How is it a weak and unsubstantiated hypothetical at best? There are plenty of examples of players packing it in or coming very close to and focusing on something else. As an Australian you have to look no further than Matosevic and Ebden.
A few isolated examples doesn't provide justification for a widespread change. Moreover, there are numerous of examples of players achieving extremely good results at junior level but doing far worse at senior level. You need more than just potential as a reason if you want to lobby for higher pay across the board
Originally Posted by Henry Chinaski
generous wages these guys pay themselves are a big problem too.
Patrick McEnroe takes home over $1m a year from the USTA and is still allowed to do his media work on the side.
USTA Chief Exec Arlen Kantarian earned $9m in 2008.
The top suit at the dysfunctional LTA earns upwards of £600,000 per year.
At least with the players going after a bigger piece of the pie these organisations will be forced to run a tighter ship.
I agree with the general idea of your post. There's always the possibility of executives and especially media personnel being overpaid. But there's really no comparison between the bargaining power of executives and that of the average player.
When you start bringing money into the discussion, it's no longer about the subjective idea of quality of tennis and all about who can drive profits. It then becomes a question of who you can afford to let go of. There is a massive difference between a chief executive and some random player.

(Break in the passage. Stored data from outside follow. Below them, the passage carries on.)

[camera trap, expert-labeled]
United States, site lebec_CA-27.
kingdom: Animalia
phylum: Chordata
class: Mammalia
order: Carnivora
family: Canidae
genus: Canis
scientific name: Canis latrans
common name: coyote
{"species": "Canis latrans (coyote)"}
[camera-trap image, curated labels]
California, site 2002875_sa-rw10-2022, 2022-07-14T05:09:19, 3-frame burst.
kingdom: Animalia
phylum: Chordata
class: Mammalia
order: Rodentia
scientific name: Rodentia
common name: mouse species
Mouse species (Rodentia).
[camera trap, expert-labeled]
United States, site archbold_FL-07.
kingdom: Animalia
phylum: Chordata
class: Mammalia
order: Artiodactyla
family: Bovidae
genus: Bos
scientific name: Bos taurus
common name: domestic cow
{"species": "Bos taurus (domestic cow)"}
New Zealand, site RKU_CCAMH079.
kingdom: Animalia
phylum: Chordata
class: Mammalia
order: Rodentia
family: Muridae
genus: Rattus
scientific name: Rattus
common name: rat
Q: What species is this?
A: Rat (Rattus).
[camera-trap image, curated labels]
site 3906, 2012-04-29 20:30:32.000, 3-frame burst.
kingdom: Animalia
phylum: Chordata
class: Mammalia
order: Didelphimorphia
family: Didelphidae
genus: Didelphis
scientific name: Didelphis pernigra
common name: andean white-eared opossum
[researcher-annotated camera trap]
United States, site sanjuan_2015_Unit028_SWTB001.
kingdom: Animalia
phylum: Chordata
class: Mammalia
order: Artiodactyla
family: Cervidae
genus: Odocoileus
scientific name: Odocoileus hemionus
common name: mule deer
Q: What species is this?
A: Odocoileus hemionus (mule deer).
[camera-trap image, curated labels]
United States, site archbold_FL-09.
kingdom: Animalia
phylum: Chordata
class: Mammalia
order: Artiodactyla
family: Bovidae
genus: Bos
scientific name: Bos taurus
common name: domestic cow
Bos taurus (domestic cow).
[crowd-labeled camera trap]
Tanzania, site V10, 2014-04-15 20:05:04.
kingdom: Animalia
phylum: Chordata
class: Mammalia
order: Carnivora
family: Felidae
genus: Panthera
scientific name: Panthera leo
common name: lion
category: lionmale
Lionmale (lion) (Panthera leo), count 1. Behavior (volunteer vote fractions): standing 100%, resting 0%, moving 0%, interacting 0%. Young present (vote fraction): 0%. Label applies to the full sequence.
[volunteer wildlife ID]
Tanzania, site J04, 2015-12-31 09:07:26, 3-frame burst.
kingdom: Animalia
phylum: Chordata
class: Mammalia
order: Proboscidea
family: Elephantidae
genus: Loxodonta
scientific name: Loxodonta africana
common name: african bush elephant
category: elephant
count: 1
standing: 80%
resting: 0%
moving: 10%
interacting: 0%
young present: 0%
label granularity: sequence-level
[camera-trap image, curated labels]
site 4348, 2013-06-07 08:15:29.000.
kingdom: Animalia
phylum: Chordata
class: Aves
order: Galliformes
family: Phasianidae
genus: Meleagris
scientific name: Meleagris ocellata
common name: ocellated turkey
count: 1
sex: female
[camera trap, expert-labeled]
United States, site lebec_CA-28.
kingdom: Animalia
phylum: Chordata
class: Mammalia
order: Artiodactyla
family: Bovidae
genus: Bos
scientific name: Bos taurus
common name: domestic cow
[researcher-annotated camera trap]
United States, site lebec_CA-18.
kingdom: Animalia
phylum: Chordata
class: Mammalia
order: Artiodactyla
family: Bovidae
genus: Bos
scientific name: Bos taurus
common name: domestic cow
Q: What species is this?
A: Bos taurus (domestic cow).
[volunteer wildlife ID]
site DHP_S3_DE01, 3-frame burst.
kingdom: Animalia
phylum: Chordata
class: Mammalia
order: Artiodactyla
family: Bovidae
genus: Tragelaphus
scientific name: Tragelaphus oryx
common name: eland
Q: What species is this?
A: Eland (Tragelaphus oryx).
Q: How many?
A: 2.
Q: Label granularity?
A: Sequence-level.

As harsh as it sounds, the financial effect on a tournament of a lower ranked player dropping out will be less than that of a bee sting on a 1-metre thick block of titanium. OTOH the chief executive is responsible for the strategic direction of the tournament. They're hired on the basis that they have the experience, knowledge and business acumen required to make the tournament attractive to sponsors, spectators and sustain the profit that goes with it.